Collected data:
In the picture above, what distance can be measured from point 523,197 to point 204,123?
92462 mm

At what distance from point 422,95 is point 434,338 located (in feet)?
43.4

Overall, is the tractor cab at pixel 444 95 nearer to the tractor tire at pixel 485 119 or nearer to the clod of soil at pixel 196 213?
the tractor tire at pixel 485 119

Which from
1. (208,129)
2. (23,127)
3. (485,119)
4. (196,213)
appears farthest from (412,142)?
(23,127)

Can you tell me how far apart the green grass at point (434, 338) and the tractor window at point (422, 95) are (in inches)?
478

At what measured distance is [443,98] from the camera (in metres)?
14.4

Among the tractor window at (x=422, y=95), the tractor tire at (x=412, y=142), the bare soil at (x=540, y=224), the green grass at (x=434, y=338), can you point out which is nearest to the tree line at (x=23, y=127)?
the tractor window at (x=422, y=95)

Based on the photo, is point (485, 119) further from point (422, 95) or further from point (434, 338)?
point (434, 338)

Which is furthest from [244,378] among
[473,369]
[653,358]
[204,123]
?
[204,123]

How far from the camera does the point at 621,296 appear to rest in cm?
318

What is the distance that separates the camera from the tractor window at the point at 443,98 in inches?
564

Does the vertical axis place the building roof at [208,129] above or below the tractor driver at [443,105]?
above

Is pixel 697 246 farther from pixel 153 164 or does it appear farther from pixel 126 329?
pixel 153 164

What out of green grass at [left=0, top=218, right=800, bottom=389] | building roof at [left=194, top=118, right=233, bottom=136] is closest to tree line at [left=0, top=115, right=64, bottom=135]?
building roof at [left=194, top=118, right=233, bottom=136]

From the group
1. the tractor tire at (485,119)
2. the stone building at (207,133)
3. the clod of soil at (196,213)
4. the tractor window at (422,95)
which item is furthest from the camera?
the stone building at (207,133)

* * *

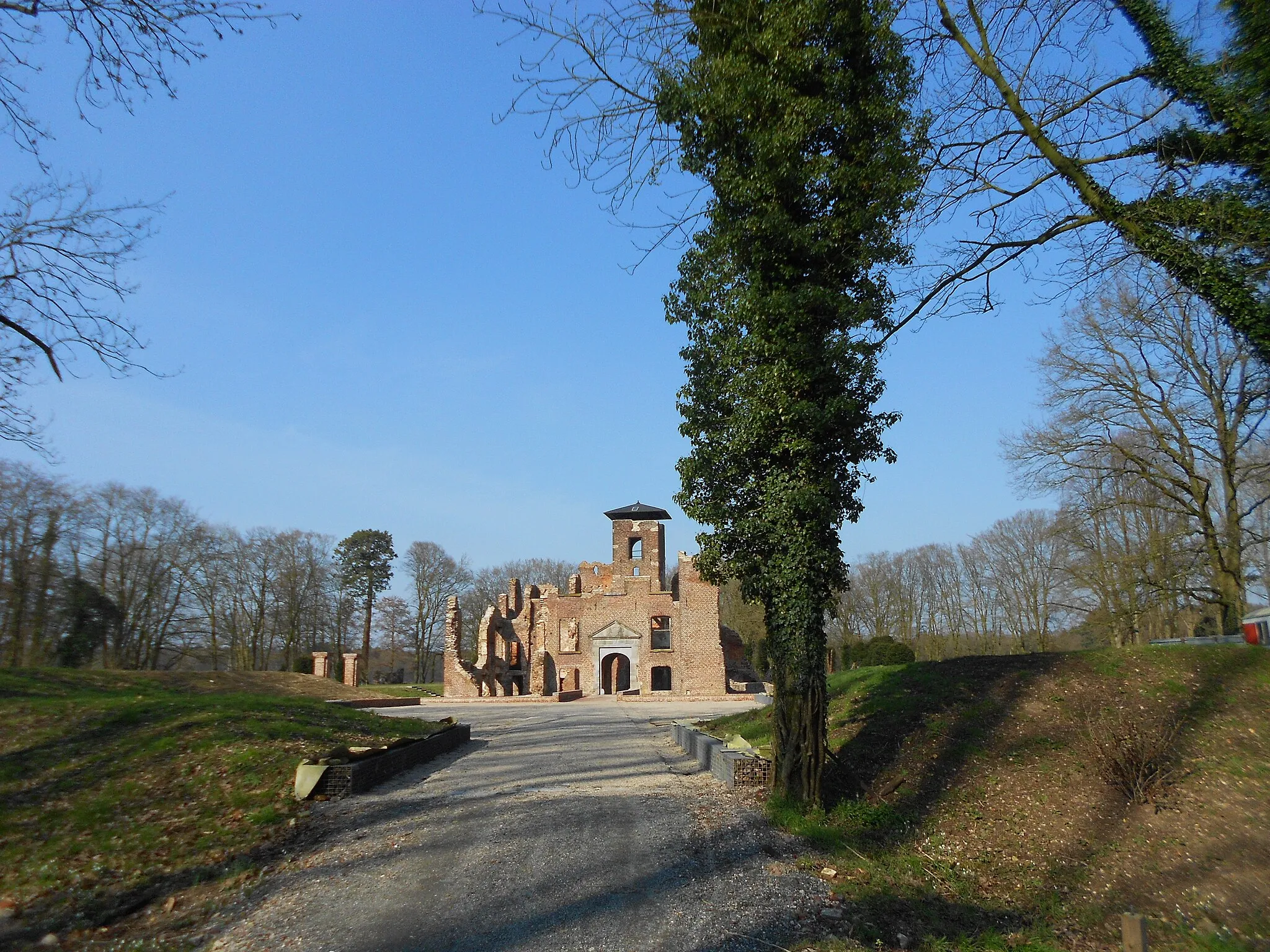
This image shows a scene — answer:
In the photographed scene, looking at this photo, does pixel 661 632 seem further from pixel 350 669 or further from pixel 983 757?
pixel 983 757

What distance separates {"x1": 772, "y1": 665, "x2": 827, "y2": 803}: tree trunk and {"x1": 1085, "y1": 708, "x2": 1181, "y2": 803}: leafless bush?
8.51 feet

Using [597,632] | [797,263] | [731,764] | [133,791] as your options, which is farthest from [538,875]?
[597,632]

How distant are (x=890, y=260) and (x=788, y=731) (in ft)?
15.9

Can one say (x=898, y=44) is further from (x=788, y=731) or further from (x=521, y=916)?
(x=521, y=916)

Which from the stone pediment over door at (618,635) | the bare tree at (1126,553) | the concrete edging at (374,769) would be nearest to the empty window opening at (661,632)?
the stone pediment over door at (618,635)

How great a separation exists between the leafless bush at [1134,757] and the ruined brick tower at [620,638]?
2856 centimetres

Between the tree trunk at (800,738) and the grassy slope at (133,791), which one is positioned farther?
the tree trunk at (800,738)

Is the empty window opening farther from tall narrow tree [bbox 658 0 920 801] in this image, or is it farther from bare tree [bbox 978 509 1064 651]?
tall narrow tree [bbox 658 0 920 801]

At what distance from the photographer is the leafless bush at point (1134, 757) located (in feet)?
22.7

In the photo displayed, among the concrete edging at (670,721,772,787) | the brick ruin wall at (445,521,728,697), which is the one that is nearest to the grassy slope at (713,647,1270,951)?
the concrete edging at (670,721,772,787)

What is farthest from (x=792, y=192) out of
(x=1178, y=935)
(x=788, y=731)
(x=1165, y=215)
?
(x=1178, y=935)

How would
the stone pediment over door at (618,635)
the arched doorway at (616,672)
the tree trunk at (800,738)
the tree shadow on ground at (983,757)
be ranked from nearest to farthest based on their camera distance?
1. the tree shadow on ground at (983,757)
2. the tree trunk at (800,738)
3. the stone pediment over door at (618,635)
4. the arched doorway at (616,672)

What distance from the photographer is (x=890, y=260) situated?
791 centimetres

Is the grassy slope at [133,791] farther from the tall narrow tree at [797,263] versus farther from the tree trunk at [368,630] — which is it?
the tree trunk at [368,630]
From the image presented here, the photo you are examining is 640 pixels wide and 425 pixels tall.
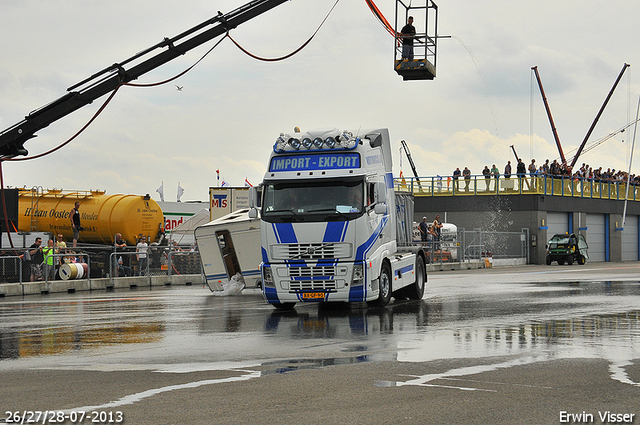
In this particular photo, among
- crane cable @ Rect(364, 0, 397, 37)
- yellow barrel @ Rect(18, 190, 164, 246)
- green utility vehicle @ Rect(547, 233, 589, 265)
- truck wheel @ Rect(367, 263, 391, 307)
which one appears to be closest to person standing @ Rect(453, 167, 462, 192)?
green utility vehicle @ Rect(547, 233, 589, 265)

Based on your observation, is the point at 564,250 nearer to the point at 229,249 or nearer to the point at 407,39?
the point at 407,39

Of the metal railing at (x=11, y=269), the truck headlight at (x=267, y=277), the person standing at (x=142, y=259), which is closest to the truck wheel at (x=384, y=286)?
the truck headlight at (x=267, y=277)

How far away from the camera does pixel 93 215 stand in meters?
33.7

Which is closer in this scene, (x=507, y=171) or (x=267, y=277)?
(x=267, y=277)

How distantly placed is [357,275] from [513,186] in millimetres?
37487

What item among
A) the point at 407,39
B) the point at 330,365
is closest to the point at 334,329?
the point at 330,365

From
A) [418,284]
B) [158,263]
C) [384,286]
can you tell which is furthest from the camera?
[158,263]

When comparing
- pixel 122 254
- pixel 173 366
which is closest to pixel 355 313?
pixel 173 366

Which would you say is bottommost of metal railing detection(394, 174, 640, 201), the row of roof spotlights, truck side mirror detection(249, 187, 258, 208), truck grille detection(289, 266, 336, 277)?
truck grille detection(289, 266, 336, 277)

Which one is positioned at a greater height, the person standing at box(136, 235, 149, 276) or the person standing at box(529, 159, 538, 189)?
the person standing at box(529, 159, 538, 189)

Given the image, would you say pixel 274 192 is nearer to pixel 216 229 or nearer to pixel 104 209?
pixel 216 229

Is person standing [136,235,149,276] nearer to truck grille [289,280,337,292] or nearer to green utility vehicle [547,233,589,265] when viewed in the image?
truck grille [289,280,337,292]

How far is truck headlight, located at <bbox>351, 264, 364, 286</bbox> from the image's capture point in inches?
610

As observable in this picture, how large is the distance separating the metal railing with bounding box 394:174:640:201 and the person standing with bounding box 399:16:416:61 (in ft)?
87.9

◆ **INSTRUCTIONS FOR THE TASK**
Collect every line of the material that contains the word "metal", and copy each of those lines unchanged.

◆ **FINISHED ANSWER**
Of the metal railing at (x=11, y=269), the truck headlight at (x=267, y=277), the person standing at (x=142, y=259), which is closest to the truck wheel at (x=384, y=286)?
Which would you say is bottommost of metal railing detection(394, 174, 640, 201), the row of roof spotlights, truck side mirror detection(249, 187, 258, 208), truck grille detection(289, 266, 336, 277)?
As observable in this picture, how large is the distance separating the metal railing with bounding box 394:174:640:201 and the person standing with bounding box 399:16:416:61 (in ft)?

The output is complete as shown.